You can use gsettings to access the responsible setting in the dconf registry easily from the command line.

The setting whether to show hidden files (with names starting with .) is located in the schema org.gtk.Settings.FileChooser and called show-hidden.

Allowed values are either true (show hidden files) or false (don't show them).

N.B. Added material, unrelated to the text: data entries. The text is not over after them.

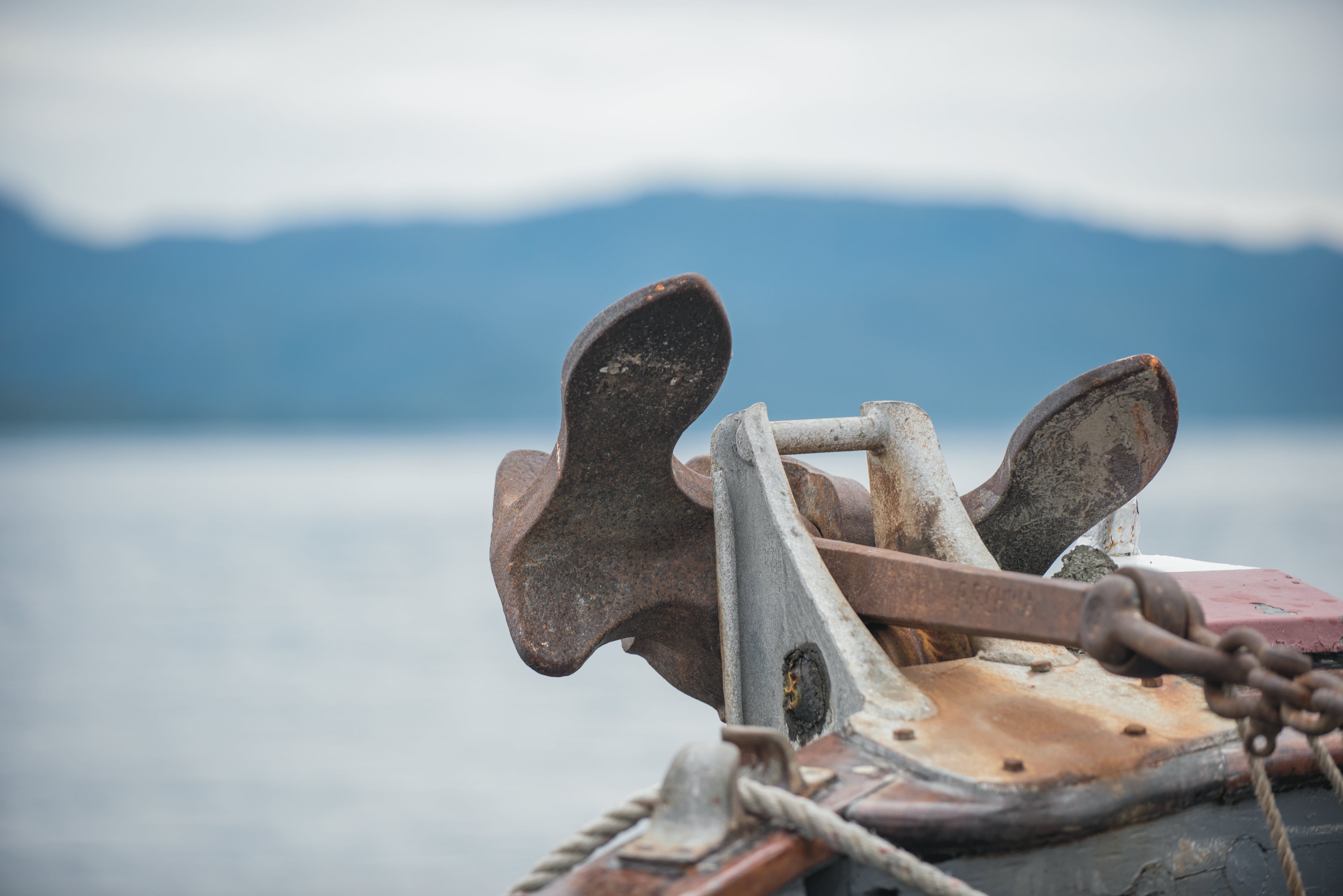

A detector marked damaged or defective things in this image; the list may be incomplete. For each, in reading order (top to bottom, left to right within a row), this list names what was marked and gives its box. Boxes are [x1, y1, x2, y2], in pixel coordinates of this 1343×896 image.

rusty anchor [487, 273, 1181, 713]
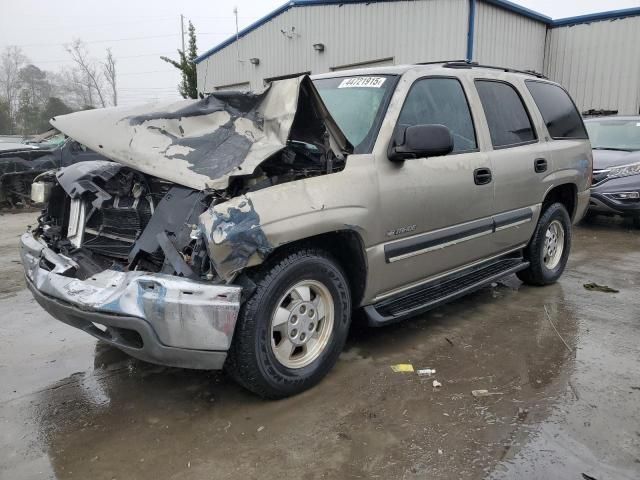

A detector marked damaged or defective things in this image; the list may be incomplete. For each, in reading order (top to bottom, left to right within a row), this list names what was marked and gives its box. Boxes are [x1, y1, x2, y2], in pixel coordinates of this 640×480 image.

torn sheet metal [49, 76, 350, 190]
crumpled hood [51, 76, 350, 190]
crushed front end [21, 160, 240, 368]
torn sheet metal [199, 196, 272, 282]
damaged suv [21, 62, 592, 398]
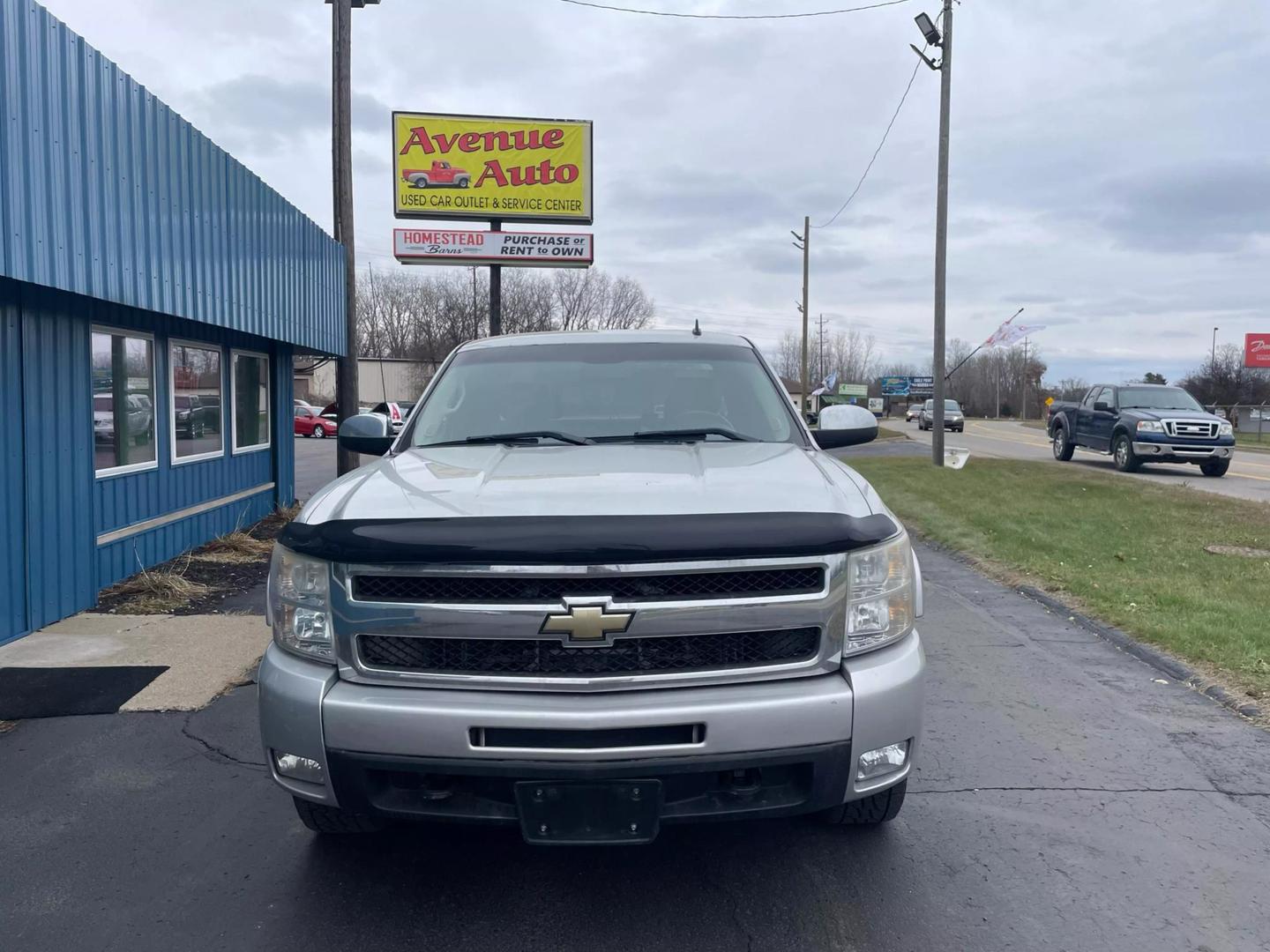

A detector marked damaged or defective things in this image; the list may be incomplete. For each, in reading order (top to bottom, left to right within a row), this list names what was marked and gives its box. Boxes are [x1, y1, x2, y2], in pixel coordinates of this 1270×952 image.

So here are the commands to enable or disable showing the hidden files:

gsettings set org.gtk.Settings.FileChooser show-hidden true
gsettings set org.gtk.Settings.FileChooser show-hidden false

To automatically run this command every x minutes, there are two good resources to learn how to achieve this:

  • Using cron (minimum resolution is 1 minute): help.ubuntu.com: Cron How-to

    Note that cron runs tasks with a very limited set of env variables which do not include DBUS_SESSION_BUS_ADDRESS, but that's needed for gsettings to work. So we have to take care of setting this variable ourselves in the script we run if we need it

    I prepared a script for you (with the help of @JacobVlijm who linked me this answer on Stack Overflow by @Radu Rădeanu) that takes care of this problem and can be run directly by cron:

    #!/bin/bash
    
    # --> Script to disable showing hidden files - to be run as cron job <--
    
    # export DBUS_SESSION_BUS_ADDRESS environment variable
    PID=$(pgrep gnome-session)
    export DBUS_SESSION_BUS_ADDRESS=$(grep -z DBUS_SESSION_BUS_ADDRESS /proc/$PID/environ|cut -d= -f2-)
    
    gsettings set org.gtk.Settings.FileChooser show-hidden false
    
  • Without using cron: How to execute command every 10 seconds (without cron)?

5
  • Ha, you beat me 9 seconds :) Mar 9, 2016 at 9:16
  • Hi Byte, when run from cron, you need to set the DBUS_SESSION_BUS_ADDRESS environment variable to make editing gsettings work. Mar 9, 2016 at 10:09
  • @JacobVlijm Thanks, but I'm not experienced in cron at all. That's why I just linked the how-to site. Would you mind helping me out?
    – Byte Commander
    Mar 9, 2016 at 10:18
  • Absolutely, when running commands from cron, the set of env vars is (very) limited, as I once found trying to run commands from cron. Nice post is this one: stackoverflow.com/a/19666729/1391444 Radu's lines, I always use in scripts when editing gsettings from cron. Mar 9, 2016 at 10:21
  • @JacobVlijm Included the env part. is it correct?
    – Byte Commander
    Mar 9, 2016 at 10:48
5

I will have to check for other releases, but on 14.04 and 15.10, the gsettings command to check visibility of hidden files is:

gsettings get org.gtk.Settings.FileChooser show-hidden
  • To set the value to false (don't show hidden files):

    gsettings set org.gtk.Settings.FileChooser show-hidden false
    
  • or true:

    gsettings set org.gtk.Settings.FileChooser show-hidden true
    

1. A script to (re) set the value then is:

#!/usr/bin/env python3
import subprocess
import sys
import time

interval = int(sys.argv[1])

key = "org.gtk.Settings.FileChooser"
val = "show-hidden"

while True:
    time.sleep(interval)
    subprocess.Popen(["gsettings", "set", key, val, "false"])

To run it:

  • copy the script into an empty file, save it as reset_hidden.py
  • run it by the command:

    python3 /path/to/reset_hidden.py <interval>
    

    where the time- interval is in seconds, e.g.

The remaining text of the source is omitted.